▶ _EXERCISE OBJECTIVE_: Copy out the records verbatim, starting at the line that contains "From the provided" and ending after the line that contains "the parked car at (221,216) <".

▶ _LISTED RECORDS_:

* begin *

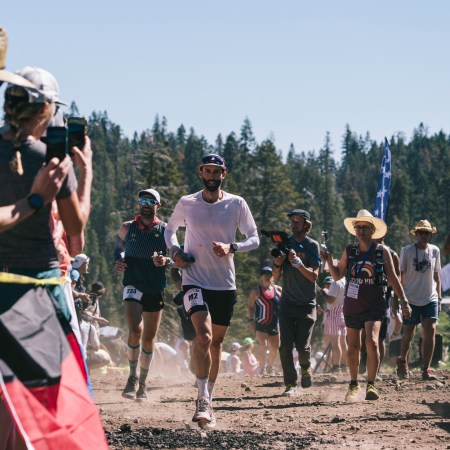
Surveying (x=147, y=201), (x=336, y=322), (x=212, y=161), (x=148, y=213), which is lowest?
(x=336, y=322)

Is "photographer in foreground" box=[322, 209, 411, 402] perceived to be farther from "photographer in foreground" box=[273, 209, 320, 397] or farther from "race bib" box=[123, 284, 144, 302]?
"race bib" box=[123, 284, 144, 302]

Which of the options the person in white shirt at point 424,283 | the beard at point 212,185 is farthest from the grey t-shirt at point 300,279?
the beard at point 212,185

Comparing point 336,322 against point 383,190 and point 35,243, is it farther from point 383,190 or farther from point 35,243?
point 35,243

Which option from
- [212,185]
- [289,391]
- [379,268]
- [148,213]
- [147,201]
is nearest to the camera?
[212,185]

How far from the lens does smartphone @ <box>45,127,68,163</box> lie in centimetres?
430

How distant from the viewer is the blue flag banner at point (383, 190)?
17.2 m

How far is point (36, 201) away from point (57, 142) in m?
0.27

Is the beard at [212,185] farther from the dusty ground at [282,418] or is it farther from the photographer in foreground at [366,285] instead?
the photographer in foreground at [366,285]

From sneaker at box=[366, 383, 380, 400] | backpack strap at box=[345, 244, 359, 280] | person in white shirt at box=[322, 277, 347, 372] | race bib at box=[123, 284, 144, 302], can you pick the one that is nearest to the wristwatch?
race bib at box=[123, 284, 144, 302]

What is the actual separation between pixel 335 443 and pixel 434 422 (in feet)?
5.32

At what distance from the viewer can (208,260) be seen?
9.04 metres

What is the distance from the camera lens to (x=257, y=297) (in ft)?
62.0

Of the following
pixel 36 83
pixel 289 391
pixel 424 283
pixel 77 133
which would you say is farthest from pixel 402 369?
pixel 36 83

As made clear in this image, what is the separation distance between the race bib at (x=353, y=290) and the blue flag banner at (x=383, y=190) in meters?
5.35
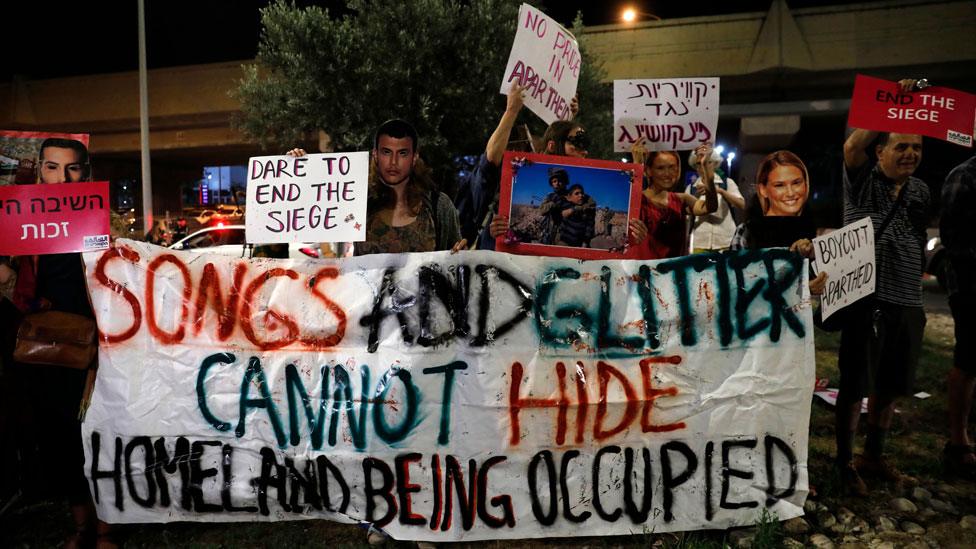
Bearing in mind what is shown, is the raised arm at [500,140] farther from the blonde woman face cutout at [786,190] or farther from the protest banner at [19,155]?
the protest banner at [19,155]

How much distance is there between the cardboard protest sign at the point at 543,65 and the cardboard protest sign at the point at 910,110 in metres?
1.59

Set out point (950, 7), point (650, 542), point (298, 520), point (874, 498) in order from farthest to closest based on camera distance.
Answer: point (950, 7)
point (874, 498)
point (298, 520)
point (650, 542)

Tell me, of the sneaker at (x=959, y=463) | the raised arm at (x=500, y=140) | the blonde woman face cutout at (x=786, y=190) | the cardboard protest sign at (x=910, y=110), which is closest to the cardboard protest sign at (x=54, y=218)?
the raised arm at (x=500, y=140)

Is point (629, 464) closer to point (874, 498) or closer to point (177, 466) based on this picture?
point (874, 498)

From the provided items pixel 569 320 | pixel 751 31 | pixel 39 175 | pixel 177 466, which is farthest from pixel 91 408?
pixel 751 31

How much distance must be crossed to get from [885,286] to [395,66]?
1071cm

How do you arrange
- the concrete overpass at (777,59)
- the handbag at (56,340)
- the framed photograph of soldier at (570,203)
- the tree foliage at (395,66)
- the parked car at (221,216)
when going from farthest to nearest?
the parked car at (221,216) < the concrete overpass at (777,59) < the tree foliage at (395,66) < the framed photograph of soldier at (570,203) < the handbag at (56,340)

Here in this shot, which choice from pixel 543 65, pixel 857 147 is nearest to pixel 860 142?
pixel 857 147

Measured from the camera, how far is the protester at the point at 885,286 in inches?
129

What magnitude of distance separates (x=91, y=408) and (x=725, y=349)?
310cm

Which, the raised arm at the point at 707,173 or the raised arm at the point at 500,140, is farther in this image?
the raised arm at the point at 707,173

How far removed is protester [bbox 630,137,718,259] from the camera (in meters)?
3.64

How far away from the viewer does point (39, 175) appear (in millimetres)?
2859

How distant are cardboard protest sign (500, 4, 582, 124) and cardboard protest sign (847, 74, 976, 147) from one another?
159 centimetres
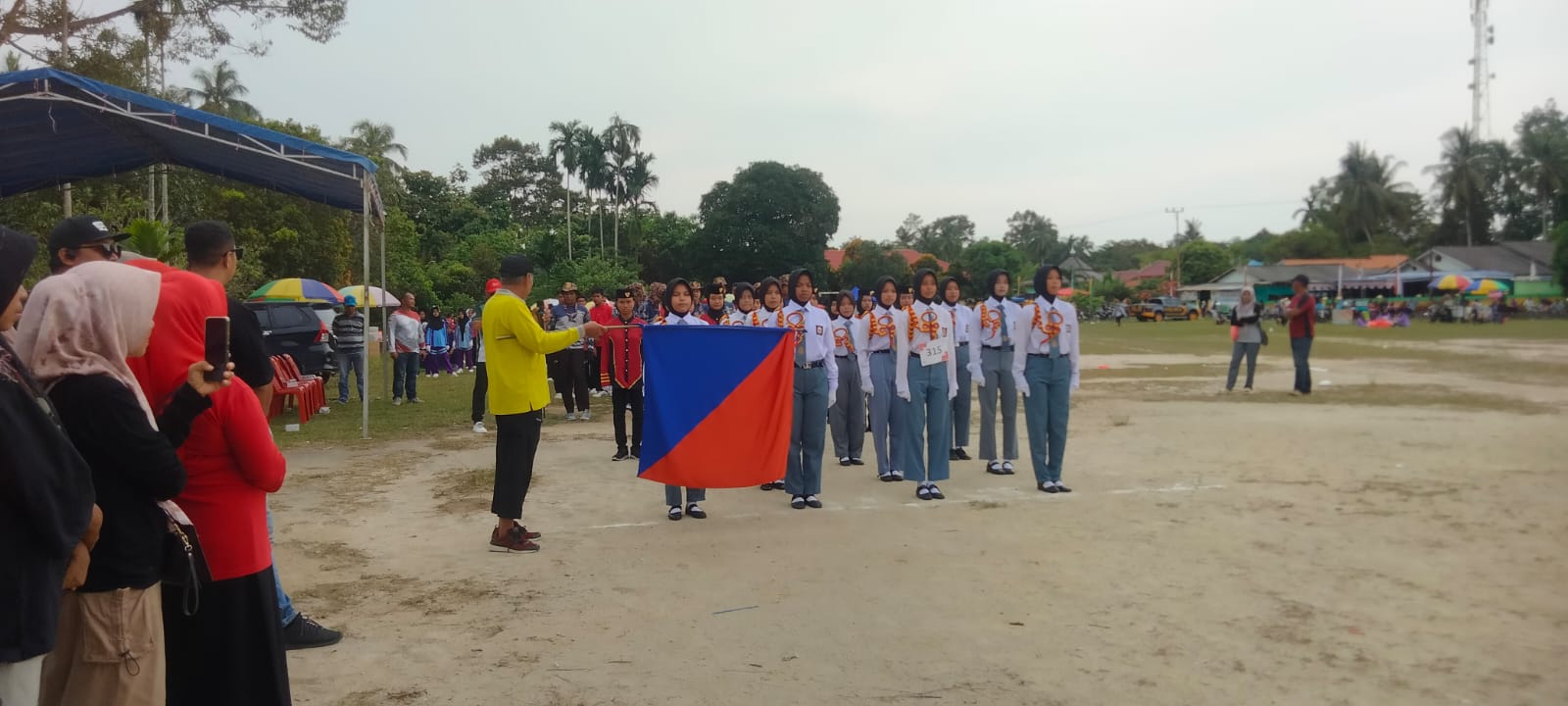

* end *

▶ _COMPLETED EXERCISE_:
From the provided items pixel 569 320 | pixel 751 31 | pixel 39 175 | pixel 177 466, which is farthest from pixel 91 408?
pixel 751 31

How much distance must be crossed to get from [885,286] to [395,66]?
1071cm

How do you arrange
- the concrete overpass at (777,59)
- the handbag at (56,340)
- the framed photograph of soldier at (570,203)
- the tree foliage at (395,66)
- the parked car at (221,216)
when going from farthest to nearest?
the parked car at (221,216) < the concrete overpass at (777,59) < the tree foliage at (395,66) < the framed photograph of soldier at (570,203) < the handbag at (56,340)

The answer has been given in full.